• Directions: From the line containing "Open Next-Gen DuraPella" through the end of the material below, output each line exactly as written, with pictures excluded.

• Information shown:
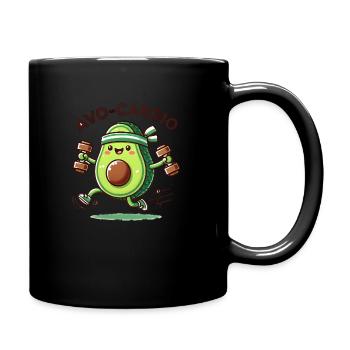 Funny Avocado Workout Cardio, Avocadio - Full Colour Mug - black - Right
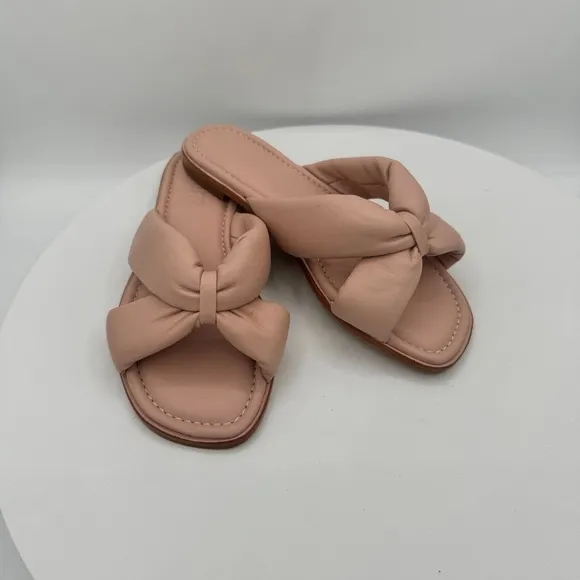 NEW SCHUTZ Fairy Leather Flat Slip On Sandals Size 6.5  Color Blush  MARP$118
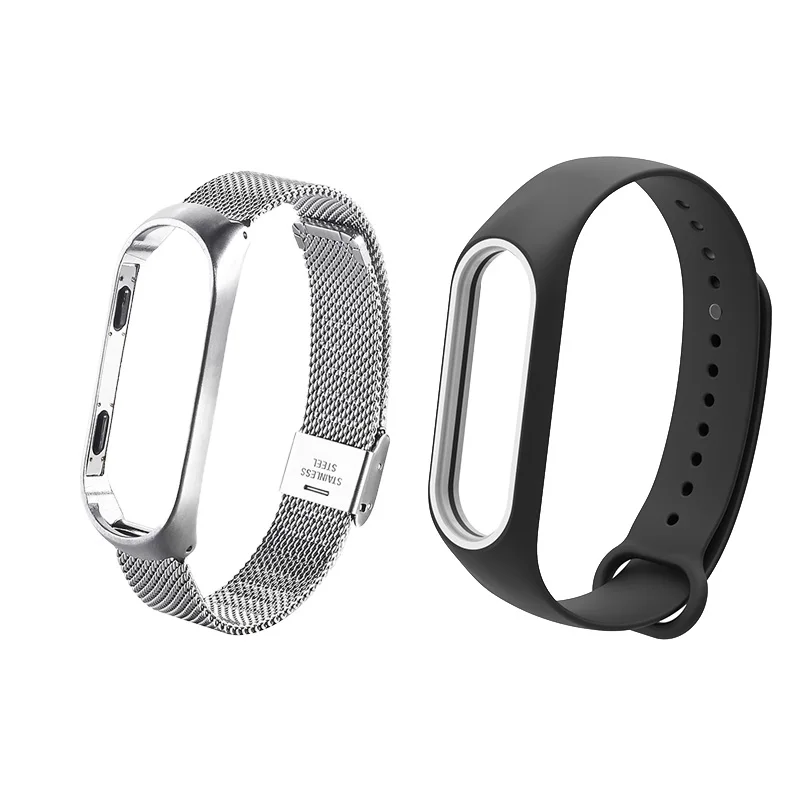 Резиновый браслет для Xiaomi Mi Band 4 спортивный из нержавеющей стали 3 2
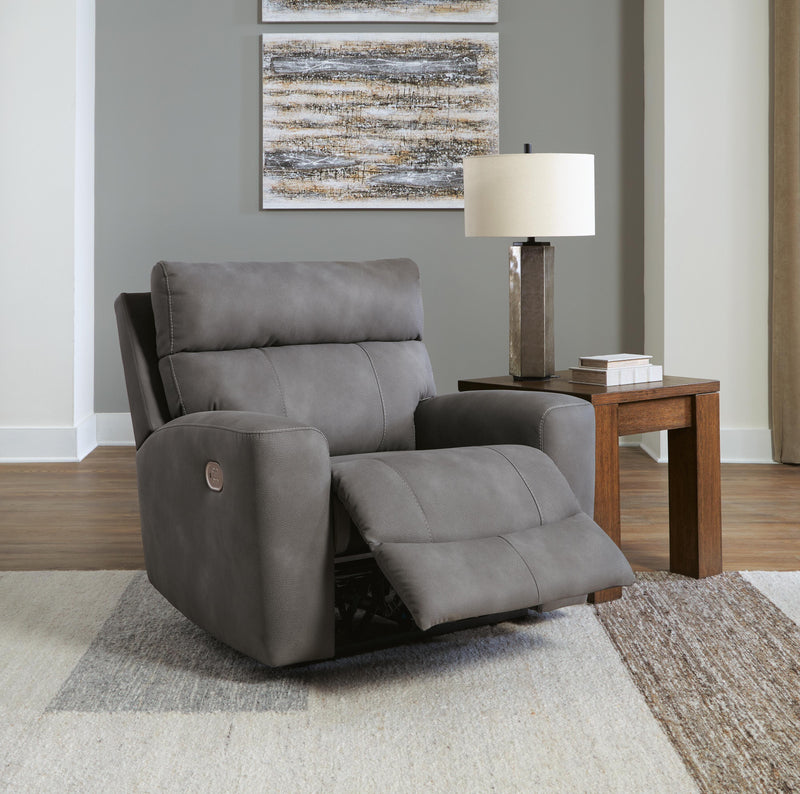 Open Next-Gen DuraPella power recliner by Ashley Furniture, showing plush cushions and reclining mechanism in a modern design.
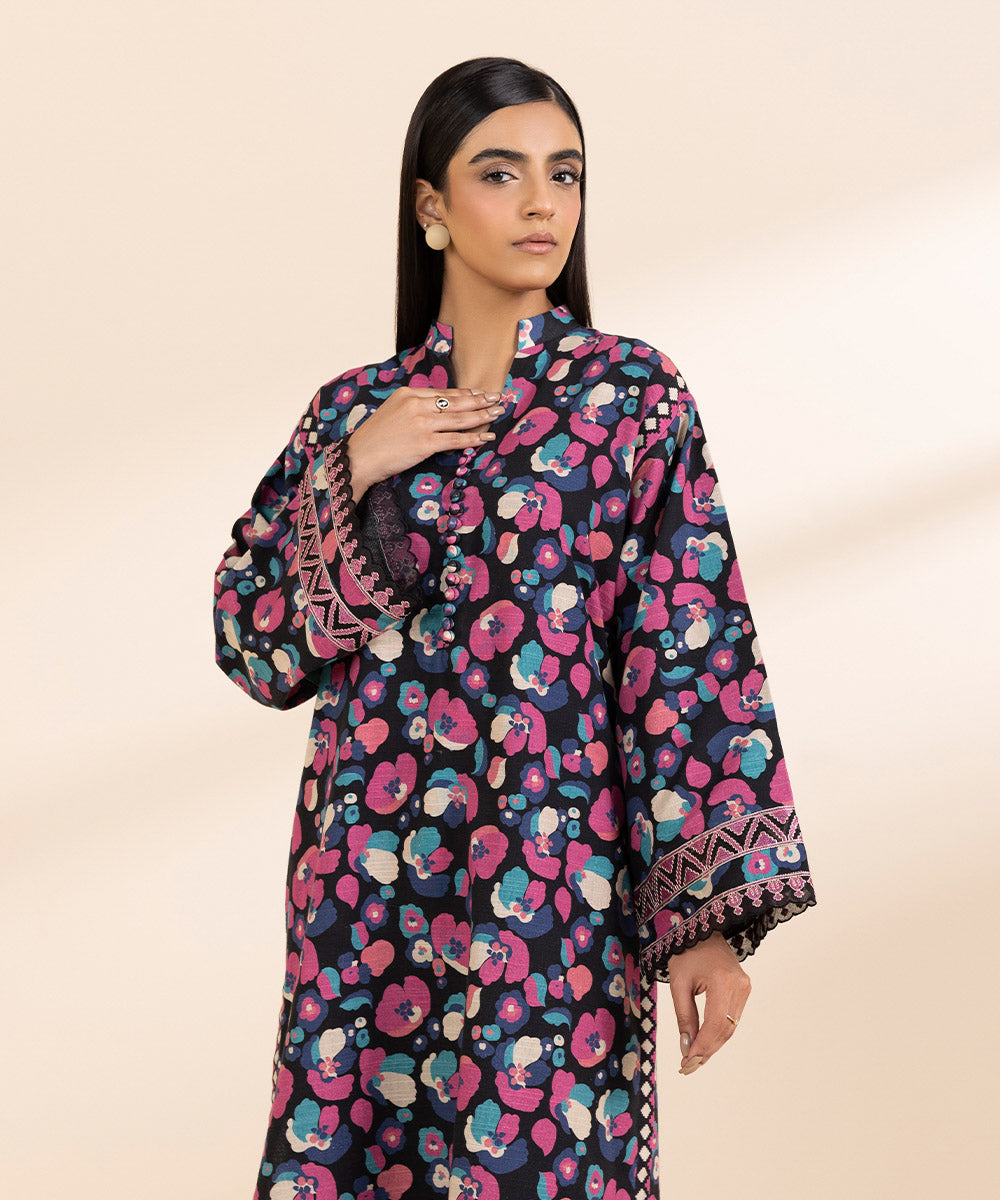 Women's Unstitched Cambric Embroidered Multi 2 Piece Suit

• Result of the task:
 Open Next-Gen DuraPella power recliner by Ashley Furniture, showing plush cushions and reclining mechanism in a modern design.
 Women's Unstitched Cambric Embroidered Multi 2 Piece Suit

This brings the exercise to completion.